Frauen sind in sechs von sieben Geschichten mehr Beiwerk. Ihre Gedanken erfährt man nicht, allenfalls, wenn sie sie äußern, oder kann sie nur erraten, aus dem, wie sie sich verhalten. Dabei sind sie mitunter aber nicht unwichtige Lenker oder zumindest Impulsgeber der Geschichte, der Mann reagiert mehr, wie in „Nachsaison“, wo der Musiker sich erst darauf besinnt, was er alles aufgeben muss - wenn er tatsächlich mit der Frau, die er gerade erst kennengelernt hat, ein neues Leben beginnen sollte - als er alleine ist, als er der physischen Präsenz der Frau quasi „entronnen“ ist.
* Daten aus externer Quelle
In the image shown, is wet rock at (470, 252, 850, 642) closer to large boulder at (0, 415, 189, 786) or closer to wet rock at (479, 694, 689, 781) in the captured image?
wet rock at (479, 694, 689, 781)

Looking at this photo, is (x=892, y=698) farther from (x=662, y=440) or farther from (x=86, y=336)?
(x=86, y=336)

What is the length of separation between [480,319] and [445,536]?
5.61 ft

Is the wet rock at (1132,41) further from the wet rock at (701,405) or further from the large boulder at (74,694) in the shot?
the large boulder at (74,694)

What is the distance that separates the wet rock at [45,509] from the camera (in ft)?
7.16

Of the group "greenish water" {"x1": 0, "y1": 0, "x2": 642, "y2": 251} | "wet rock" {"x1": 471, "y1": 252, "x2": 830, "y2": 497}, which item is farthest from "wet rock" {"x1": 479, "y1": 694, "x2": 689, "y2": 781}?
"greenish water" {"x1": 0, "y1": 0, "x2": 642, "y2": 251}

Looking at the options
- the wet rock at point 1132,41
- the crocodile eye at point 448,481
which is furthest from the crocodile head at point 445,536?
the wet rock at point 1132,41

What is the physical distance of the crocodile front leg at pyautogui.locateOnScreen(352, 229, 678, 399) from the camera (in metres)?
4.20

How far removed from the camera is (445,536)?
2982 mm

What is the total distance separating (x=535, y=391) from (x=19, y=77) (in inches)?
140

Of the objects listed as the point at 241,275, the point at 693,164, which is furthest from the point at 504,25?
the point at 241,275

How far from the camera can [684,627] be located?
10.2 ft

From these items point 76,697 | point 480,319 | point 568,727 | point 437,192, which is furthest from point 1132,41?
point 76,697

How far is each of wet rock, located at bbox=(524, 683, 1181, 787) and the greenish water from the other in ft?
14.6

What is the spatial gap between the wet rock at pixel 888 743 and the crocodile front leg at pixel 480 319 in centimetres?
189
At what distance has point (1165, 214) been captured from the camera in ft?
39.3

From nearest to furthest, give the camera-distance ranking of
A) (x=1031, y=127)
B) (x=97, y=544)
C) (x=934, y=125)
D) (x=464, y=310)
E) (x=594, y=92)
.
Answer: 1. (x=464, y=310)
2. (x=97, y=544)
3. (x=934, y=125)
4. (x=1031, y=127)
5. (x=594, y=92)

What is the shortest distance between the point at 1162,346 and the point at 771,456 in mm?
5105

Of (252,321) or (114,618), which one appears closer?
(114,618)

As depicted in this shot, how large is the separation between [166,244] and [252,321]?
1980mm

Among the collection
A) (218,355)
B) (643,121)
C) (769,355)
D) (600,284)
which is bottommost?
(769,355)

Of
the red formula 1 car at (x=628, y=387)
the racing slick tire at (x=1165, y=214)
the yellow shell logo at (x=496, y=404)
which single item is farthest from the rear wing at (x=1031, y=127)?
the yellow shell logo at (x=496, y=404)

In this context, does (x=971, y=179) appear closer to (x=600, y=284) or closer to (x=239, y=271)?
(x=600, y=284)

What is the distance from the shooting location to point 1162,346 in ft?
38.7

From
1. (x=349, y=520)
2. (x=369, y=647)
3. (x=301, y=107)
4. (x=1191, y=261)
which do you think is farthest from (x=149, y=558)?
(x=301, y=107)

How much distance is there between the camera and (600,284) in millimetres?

Mitunter kann man den Eindruck gewinnen, diese Protagonisten wissen nicht wirklich, was sie wollen - oder vielleicht liegt es auch daran, dass zwischen Erwartungen von Menschen in Beziehungen, im Leben wie in der Literatur, elementarere Unterschiede bestehen können. Die Menschen in „Sommerlügen“ belügen andere, und mitunter belügen sie sich selbst; über ihre Motive, eigene Verantwortungen und Verstrickungen.
Ich habe die Geschichten gerne gelesen, genauer, mir vorlesen lassen. Der 2016 verstorbene Schauspieler Hans Korte liest die Erzählungen ausdrucksstark, in einer ihm eigenen mitunter etwas nuscheligen, Wörter miteinander verschleifenden Art, die aber gut zum Charakter der Texte passt. „Das Haus im Wald“ halte ich für die schwächste Geschichte. Die meist offenen Enden weisen die Richtung, lassen aber Raum für eigene Interpretation.